PROBLEM TO SOLVE – Copy the lines of the listing from the one containing "Of the selection" through the one containing "3. blurred spectator", inclusive.

-- Start DATA FOR THIS EXERCISE --

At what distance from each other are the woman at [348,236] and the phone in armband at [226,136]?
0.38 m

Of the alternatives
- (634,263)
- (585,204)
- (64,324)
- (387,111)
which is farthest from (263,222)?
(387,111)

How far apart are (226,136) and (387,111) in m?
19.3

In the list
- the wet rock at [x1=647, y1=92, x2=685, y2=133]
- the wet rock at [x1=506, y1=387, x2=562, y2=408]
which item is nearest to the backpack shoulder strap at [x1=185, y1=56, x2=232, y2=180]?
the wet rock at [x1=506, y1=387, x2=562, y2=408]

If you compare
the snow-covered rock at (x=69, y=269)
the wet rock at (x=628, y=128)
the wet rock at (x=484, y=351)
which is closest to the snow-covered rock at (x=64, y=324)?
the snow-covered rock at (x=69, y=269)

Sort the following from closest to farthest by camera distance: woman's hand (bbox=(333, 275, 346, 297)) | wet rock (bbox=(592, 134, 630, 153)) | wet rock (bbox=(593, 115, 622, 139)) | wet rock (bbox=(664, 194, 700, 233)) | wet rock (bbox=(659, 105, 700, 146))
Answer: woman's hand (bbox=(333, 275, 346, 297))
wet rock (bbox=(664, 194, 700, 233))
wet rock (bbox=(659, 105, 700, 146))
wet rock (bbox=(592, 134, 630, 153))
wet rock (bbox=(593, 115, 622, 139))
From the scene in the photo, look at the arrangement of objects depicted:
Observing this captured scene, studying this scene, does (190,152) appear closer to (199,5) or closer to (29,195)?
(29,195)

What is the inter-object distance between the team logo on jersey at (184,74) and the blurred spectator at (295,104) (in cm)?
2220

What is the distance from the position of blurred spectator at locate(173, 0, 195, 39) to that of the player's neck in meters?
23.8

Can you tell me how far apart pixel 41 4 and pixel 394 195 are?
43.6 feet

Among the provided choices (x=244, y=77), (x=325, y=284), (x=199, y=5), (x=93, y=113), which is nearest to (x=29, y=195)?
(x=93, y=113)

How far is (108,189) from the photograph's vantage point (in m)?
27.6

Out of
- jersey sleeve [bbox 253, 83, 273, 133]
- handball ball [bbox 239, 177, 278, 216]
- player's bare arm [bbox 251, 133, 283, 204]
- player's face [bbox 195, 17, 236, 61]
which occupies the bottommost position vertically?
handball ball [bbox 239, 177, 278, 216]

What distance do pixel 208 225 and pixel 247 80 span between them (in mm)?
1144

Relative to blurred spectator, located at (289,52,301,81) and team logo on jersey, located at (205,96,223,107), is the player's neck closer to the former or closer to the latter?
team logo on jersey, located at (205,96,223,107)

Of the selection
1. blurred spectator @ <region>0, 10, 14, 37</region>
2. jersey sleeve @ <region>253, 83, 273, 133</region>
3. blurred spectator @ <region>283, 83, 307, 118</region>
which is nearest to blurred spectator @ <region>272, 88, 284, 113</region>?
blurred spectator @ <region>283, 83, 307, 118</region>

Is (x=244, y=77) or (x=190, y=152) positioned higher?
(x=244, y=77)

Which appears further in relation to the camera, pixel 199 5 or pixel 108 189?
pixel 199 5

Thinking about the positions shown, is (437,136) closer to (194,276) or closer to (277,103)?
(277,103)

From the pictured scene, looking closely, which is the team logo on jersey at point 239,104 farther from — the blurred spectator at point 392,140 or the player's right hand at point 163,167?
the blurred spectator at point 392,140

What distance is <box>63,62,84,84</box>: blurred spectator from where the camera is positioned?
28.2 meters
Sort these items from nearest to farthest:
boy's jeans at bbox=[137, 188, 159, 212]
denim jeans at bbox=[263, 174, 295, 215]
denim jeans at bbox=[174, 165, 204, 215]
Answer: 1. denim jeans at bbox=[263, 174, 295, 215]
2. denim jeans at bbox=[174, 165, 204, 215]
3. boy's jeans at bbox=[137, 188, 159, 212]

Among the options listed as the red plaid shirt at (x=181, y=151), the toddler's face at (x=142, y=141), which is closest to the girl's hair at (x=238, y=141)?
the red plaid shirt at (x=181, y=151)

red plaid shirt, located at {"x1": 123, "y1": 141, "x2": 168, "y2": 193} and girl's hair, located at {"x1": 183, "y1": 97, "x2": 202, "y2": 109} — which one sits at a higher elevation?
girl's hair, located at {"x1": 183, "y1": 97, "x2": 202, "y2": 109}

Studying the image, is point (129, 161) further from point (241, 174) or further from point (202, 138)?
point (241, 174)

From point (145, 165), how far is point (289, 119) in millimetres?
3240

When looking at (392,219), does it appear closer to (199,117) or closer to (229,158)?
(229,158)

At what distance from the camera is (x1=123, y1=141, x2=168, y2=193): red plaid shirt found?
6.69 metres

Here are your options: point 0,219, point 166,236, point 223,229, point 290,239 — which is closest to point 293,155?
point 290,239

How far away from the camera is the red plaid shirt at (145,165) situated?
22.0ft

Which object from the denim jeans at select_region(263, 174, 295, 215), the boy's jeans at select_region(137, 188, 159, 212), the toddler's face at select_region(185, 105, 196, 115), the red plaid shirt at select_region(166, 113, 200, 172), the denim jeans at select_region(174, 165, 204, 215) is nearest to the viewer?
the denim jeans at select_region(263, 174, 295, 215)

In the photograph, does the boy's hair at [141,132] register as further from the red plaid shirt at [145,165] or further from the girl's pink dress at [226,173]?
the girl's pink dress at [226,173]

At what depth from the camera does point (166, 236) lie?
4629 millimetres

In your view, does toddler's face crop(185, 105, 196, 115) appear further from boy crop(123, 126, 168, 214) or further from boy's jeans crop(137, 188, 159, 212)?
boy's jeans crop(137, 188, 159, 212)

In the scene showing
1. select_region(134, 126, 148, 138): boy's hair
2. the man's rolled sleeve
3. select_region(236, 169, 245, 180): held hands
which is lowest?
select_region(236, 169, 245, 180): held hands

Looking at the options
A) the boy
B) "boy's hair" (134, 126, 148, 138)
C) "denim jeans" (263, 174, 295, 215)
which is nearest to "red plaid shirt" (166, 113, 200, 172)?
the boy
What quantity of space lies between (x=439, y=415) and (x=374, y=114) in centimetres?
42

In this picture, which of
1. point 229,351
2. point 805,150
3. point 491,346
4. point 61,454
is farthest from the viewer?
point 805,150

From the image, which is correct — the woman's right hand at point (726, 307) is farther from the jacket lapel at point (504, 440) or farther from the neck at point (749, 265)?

-- End DATA FOR THIS EXERCISE --

ANSWER BELOW –
Of the selection
1. blurred spectator @ <region>0, 10, 14, 37</region>
2. jersey sleeve @ <region>253, 83, 273, 133</region>
3. blurred spectator @ <region>283, 83, 307, 118</region>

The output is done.